* WHAT THE TASK ASKS *
According to the SPOT Skin Cancer passage below, which earlier Academy campaign does SPOT build off?

* EXERCISE PASSAGE *
= Beginning of Section =
The purpose of SPOT Skin Cancer™ is to prevent and detect skin cancer, and ultimately save lives. As its tagline (Prevent. Detect. Live.) suggests, SPOT helps the public understand that skin cancer is easy to prevent: Simply seek shade, cover up, and wear sunscreen. SPOT also emphasizes that skin cancer is easy to detect — the public needs only to look for new or changing spots on their skin. And if they do spot something that is changing, itching, or bleeding, SPOT encourages them to see a dermatologist.

What does SPOT stand for?

SPOT was chosen as the name for the Academy’s initiative because it has a double meaning. As a noun, SPOT refers to spots on your skin that could be skin cancer. As a verb, SPOT encourages the public to look at their skin for anything suspicious that could be skin cancer.

Why was the name and logo chosen?

The SPOT Skin Cancer™ name and logo was chosen for the Academy’s campaign after extensive research. Focus group research with adult men and women indicated resounding support for a skin cancer initiative of this nature as well as its name, logo, and colors. SPOT builds off of the Academy’s successful 2008 “See Spot, Check Spot, Save a Life” campaign. The “See Spot, Check Spot, Save a Life” campaign received very positive feedback from Academy members, the media and the public. Since “SPOT Skin Cancer” is shorter, it is easier for the public to remember, and it will motivate people to take action to prevent and detect skin cancer.

How does the Academy use funds raised from SPOT Skin Cancer™?

Net proceeds raised through SPOT Skin Cancer™ support the Academy’s skin cancer education, awareness and prevention programs.
= End of Section =
* DATA SHOWN *
= Beginning of Section =
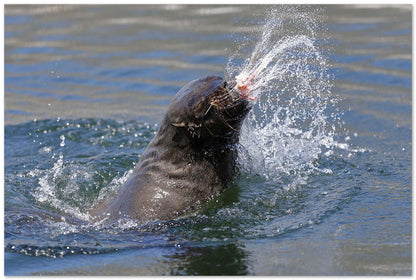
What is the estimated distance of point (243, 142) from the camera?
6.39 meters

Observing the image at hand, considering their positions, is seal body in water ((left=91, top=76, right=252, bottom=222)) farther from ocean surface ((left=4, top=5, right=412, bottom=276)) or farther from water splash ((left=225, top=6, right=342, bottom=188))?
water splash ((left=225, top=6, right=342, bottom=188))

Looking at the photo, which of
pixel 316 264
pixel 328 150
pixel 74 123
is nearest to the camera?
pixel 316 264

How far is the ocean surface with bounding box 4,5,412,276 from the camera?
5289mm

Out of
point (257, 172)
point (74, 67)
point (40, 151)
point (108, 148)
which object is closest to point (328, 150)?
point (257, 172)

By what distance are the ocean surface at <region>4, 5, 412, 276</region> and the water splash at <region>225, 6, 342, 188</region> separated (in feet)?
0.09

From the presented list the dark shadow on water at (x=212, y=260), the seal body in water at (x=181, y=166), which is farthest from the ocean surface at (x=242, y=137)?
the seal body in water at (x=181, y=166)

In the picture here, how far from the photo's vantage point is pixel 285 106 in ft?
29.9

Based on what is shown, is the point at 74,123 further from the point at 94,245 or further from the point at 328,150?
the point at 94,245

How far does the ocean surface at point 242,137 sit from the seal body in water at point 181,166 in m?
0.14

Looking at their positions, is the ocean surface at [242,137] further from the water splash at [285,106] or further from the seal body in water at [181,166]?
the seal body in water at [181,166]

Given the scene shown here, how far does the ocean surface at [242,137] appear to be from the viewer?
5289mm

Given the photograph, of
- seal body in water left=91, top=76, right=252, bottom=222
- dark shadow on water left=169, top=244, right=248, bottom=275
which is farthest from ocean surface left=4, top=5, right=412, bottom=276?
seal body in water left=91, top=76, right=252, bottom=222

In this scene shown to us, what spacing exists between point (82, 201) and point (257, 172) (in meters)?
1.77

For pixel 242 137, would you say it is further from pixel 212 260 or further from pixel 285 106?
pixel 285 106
= End of Section =
* RESULT OF THE TASK *
The Academy's 2008 "See Spot, Check Spot, Save a Life" campaign.